__PROBLEM DETAILS__.
Start at the line that contains "New Zealand, site PS1_CAM6803, 2022-01-25". Repeat it and each line after it, exactly, up to and including the final line of the data.

__Stored data__.
-*-*-
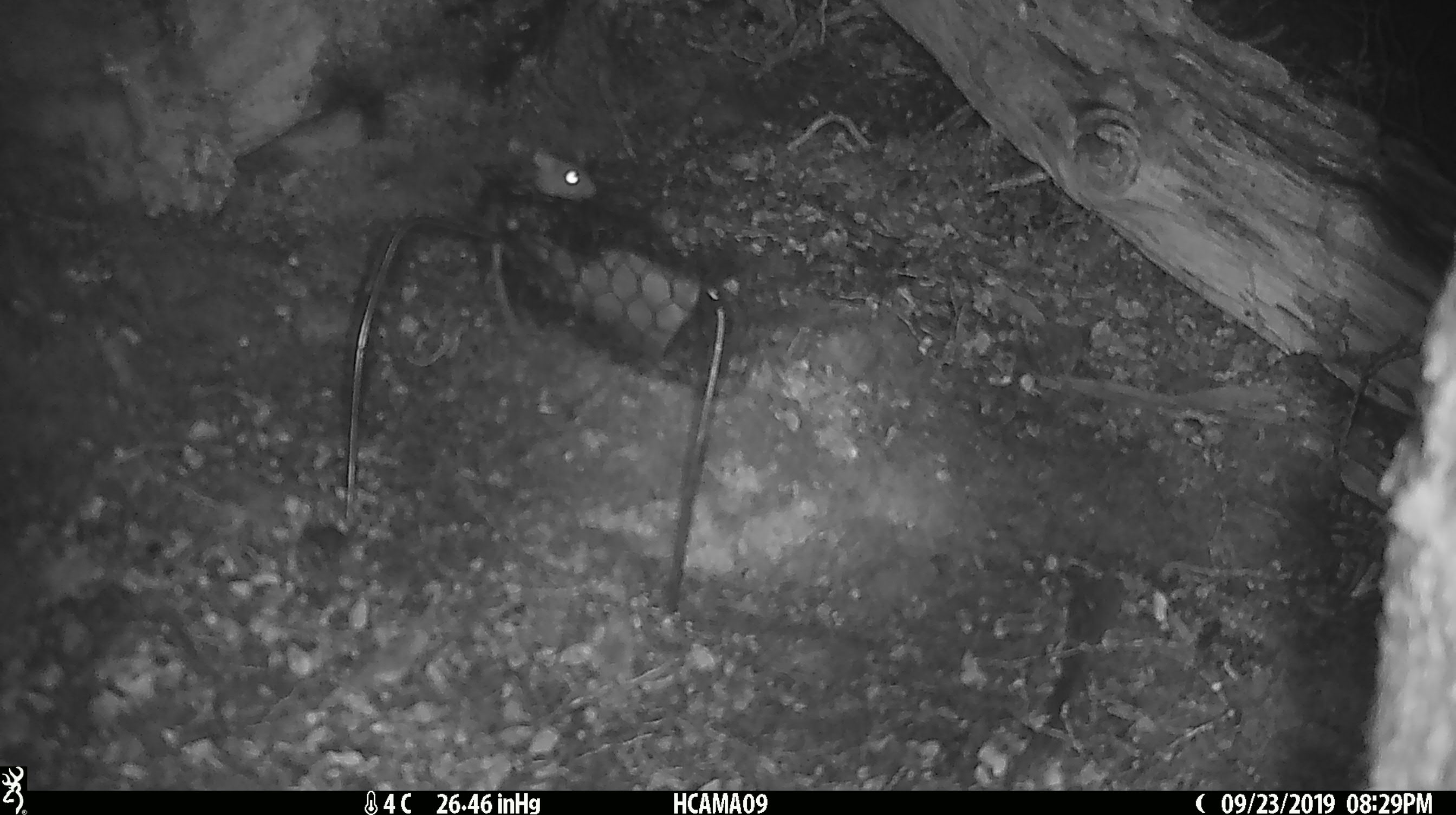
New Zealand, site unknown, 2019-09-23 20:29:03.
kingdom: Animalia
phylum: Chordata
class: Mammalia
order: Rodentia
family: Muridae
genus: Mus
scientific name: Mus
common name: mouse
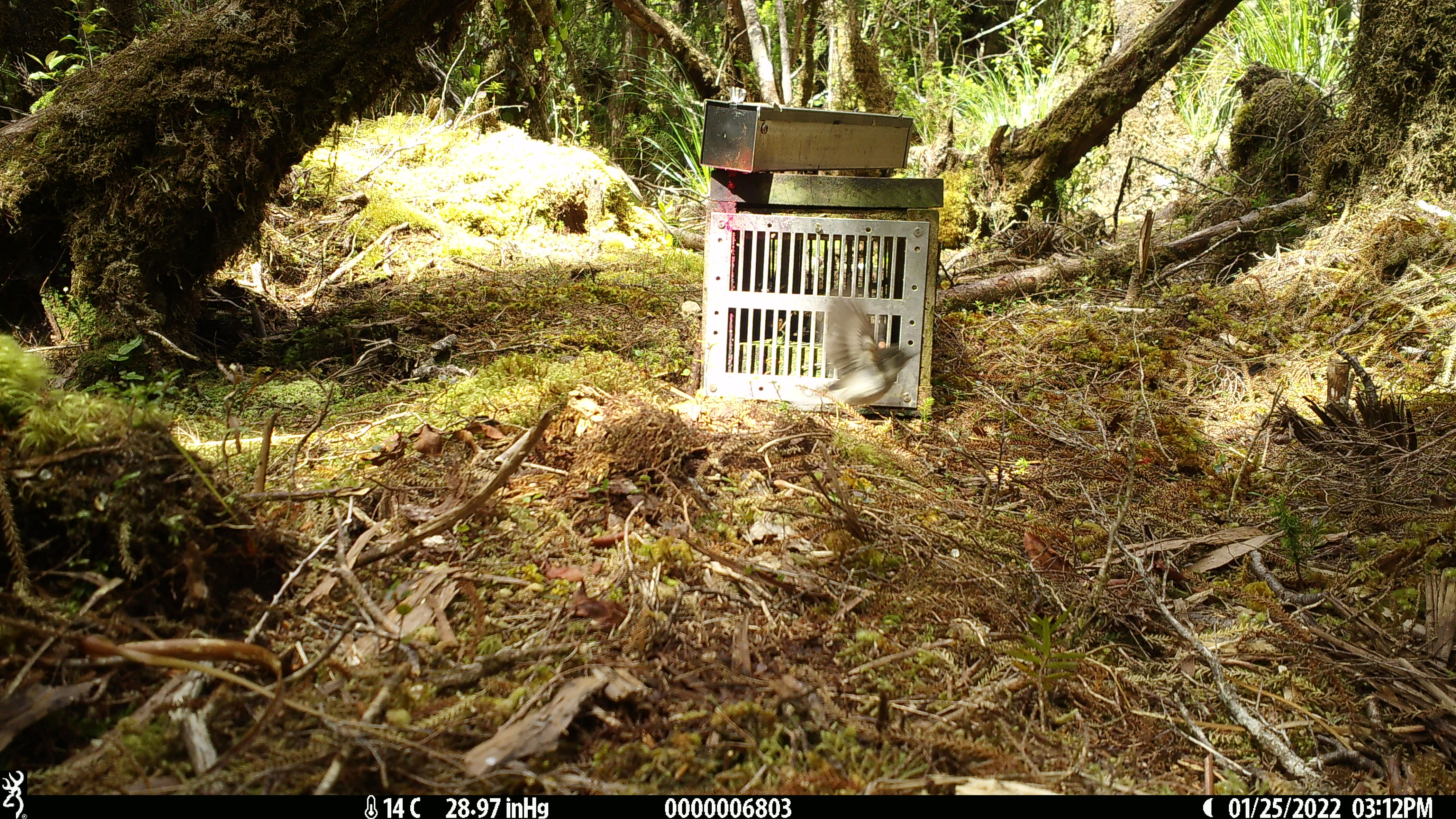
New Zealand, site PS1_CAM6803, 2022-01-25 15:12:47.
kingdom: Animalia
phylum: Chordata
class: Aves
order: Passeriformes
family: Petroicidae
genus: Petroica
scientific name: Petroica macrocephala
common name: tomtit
-*-*-
__SOLUTION FOR THIS EXERCISE__.
New Zealand, site PS1_CAM6803, 2022-01-25 15:12:47.
kingdom: Animalia
phylum: Chordata
class: Aves
order: Passeriformes
family: Petroicidae
genus: Petroica
scientific name: Petroica macrocephala
common name: tomtit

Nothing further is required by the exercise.